Police characters: Detectives Kevin McCarthy and Lola Wells
The gist: Two well-off sisters live together in
a mansion on Park Avenue. The police
were called to the home by the maid, who had worked for the two women for over
20 years. She had been told to call the
funeral home by sister Violet, as sister Lily was found dead in her bed from an
apparent suicide, but the maid summoned the police. Violet is a doctor. She tended to Lily who was a diabetic, giving
Lily daily doses of insulin. The story
goes that Lily was so depressed about her poor health that she took an overdose
of pain medicine the dentist had prescribed for an abscess. The maid claimed she never heard Lily
complain and didn’t feel she was depressed. A check of the scene of the death revealed
Lily still lying in her canopy bed, and a bedside table containing a Tiffany
lamp, a crystal pitcher filled with water, an old fashioned alarm clock, a
romance novel and an empty orange plastic pill bottle. When police spoke to Violet, she demanded
they address her as Doctor as she is not yet retired. She claims she had been so concentrating on
treating her sister’s diabetes that she missed the signs of depression. Violet
found the body and told the maid to call the funeral home. When questioned why she didn’t call the
police, Doctor Violet retorted that it was perfectly clear what happened and
that she could sign the death certificate. The sisters’ nephew showed up claiming that
the two ladies did not get along well.
Violet wanted to sell the house and all the belongings and travel, but
Lily would not sell. Detective Wells studied her notepad and decided to take
another look at the bedroom. She said
she realized they had overlooked something important.
Crime scene: Lily’s bedroom.
Clues: The clue in the story is the pitcher of water and the items
(or lack of them) on the bedside table. See more on that below.
Suspects: Violet.
Red herrings: None.
Solution: Detective Wells recalled seeing a pitcher full of water but
no water glass. If Lily had swallowed
the pills herself there would be a glass on the table and the pitcher would not
be filled to the brim. Instead of injecting
her sister with insulin, Violet administered an overdose of the painkiller.
My two cents:
Okay, let’s analyze this a bit.
Violet is a doctor. She demands the police address her as doctor
as she has not yet retired. This is
puzzling to me. A doctor is addressed as
such until the day he/she dies…and even then it might still be on the
tombstone. What is she talking about?
And as a
doctor, she knows very well that best practices frown on doctors signing death
certificates of close relatives. Just
like they don’t perform surgery on relatives unless it was an emergency
situation. But she was ready to just
sign on the dotted line and be done with it which would raise eyebrows and cause
people to ask questions.
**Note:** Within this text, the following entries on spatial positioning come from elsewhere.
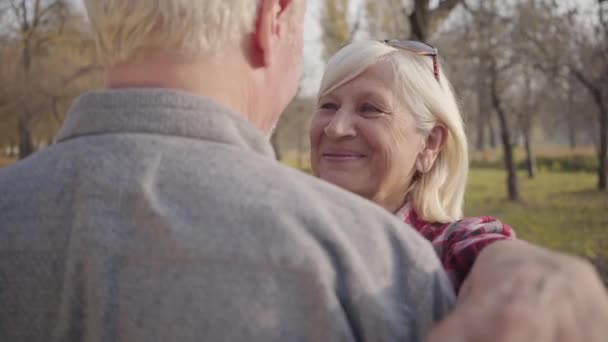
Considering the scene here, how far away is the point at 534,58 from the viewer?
17219 millimetres

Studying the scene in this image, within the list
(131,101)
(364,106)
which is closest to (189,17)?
(131,101)

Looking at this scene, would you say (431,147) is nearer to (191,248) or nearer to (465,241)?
(465,241)

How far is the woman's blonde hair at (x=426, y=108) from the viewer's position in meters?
2.39

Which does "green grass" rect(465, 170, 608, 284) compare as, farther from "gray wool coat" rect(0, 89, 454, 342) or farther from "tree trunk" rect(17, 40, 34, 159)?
"tree trunk" rect(17, 40, 34, 159)

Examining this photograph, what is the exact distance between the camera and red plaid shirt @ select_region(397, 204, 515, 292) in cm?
150

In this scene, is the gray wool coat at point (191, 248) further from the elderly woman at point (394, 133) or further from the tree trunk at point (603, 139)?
the tree trunk at point (603, 139)

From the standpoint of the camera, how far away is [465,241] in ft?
5.20

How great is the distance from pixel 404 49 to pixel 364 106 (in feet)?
0.99

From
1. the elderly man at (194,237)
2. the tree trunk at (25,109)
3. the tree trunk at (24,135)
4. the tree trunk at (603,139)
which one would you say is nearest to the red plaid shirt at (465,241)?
the elderly man at (194,237)

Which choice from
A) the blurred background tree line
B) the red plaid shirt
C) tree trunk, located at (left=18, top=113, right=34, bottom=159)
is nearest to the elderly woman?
the red plaid shirt

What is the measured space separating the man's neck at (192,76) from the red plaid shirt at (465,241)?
0.74m

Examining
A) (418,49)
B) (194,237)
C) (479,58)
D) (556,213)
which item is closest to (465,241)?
(194,237)

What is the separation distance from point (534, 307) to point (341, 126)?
166cm

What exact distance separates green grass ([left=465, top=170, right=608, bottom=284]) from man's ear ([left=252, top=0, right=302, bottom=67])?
6.80m
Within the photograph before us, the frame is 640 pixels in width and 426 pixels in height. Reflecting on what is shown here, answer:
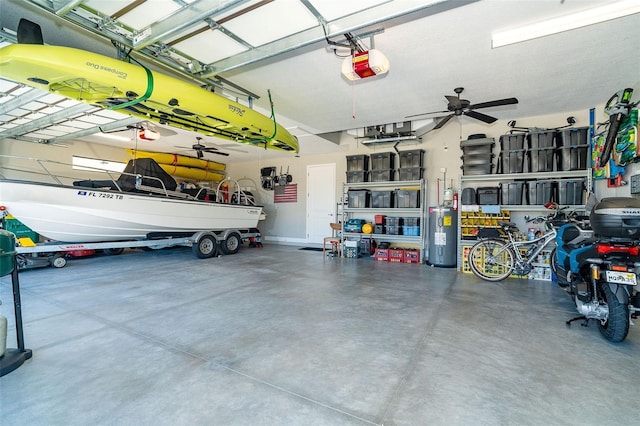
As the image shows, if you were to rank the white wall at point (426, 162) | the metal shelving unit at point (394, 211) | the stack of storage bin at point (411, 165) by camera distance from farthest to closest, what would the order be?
the stack of storage bin at point (411, 165) < the metal shelving unit at point (394, 211) < the white wall at point (426, 162)

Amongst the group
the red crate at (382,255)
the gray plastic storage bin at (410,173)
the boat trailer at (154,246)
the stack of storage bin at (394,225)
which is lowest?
the red crate at (382,255)

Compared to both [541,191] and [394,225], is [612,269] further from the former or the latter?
[394,225]

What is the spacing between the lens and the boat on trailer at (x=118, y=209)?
4.44 meters

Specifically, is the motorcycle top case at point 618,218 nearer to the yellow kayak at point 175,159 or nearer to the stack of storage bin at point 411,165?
the stack of storage bin at point 411,165

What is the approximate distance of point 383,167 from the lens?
684cm

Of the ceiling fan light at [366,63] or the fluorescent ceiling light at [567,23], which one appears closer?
the fluorescent ceiling light at [567,23]

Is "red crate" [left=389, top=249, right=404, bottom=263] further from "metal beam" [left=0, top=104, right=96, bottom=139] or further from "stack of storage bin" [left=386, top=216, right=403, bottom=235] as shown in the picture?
"metal beam" [left=0, top=104, right=96, bottom=139]

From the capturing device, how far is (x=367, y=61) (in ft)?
9.64

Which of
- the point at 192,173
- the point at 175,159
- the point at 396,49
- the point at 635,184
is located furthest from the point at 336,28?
the point at 192,173

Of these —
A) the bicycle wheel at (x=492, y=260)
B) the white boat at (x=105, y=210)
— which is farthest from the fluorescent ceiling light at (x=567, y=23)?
the white boat at (x=105, y=210)

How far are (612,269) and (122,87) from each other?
5095 mm

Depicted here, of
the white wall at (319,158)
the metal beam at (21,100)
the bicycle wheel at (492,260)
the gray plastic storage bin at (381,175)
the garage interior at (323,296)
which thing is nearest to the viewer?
the garage interior at (323,296)

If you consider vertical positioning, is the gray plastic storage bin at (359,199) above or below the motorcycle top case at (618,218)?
above

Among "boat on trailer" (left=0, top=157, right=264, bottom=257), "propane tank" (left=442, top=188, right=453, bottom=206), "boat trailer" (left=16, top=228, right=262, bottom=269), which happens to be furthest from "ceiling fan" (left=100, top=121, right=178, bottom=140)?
"propane tank" (left=442, top=188, right=453, bottom=206)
Not too smart
for a killer who doesn’t want to go to prison.
Next thing,
a doctor, of all people, knows that a death that is not a natural death MUST be
reported. She can’t be that stupid. Even if the maid did call the funeral home,
THEY would have reported the death. You
just can’t go shipping bodies off to be buried.
The story
said the crystal pitcher was filled with water.
It didn’t say it was filled to the brim.
To make the solution read: and the
pitcher would not be filled to the brim is just unfair. The reader counts
on the author being straight with the facts.
If Lily
wanted to take those pills herself, she could have very well gone to the
bathroom, downed the pills in there, come out and made herself comfortable in her
bed to await her final sleep. In fact as
there was no glass on the nightstand she would have had to go in the bathroom
to take the pills. So to say that
because there is no glass on the table it must be murder is pretty thin.
Dr. Violet
gave herself away by foolishly trying to get rid of the body. That’s the real clue.
2 comments:
The amount of stuff on the bedside dresser emphasised its importance, I felt. Might've been better placing a couple of them elsewhere. Must admit the lack of a glass didn't seem like a clue to me either - I'd have quite happily guzzled from the jug (slob). I'm with you on the issue of a doctor signing a close family member's death cert. There are protocols in place about even treating a family member (it's advised against on both sides of the pond), so I'm sure that issuing a death cert must be even more closely controlled. So that was like a big red marker pointing to the killer to me.
That's a good point. Those table items should have been tucked in the story here and there instead of one lump. It was obvious the author was trying to give us a clue there, but she mislead us by changing something in the solution. That's the bigger sin to me.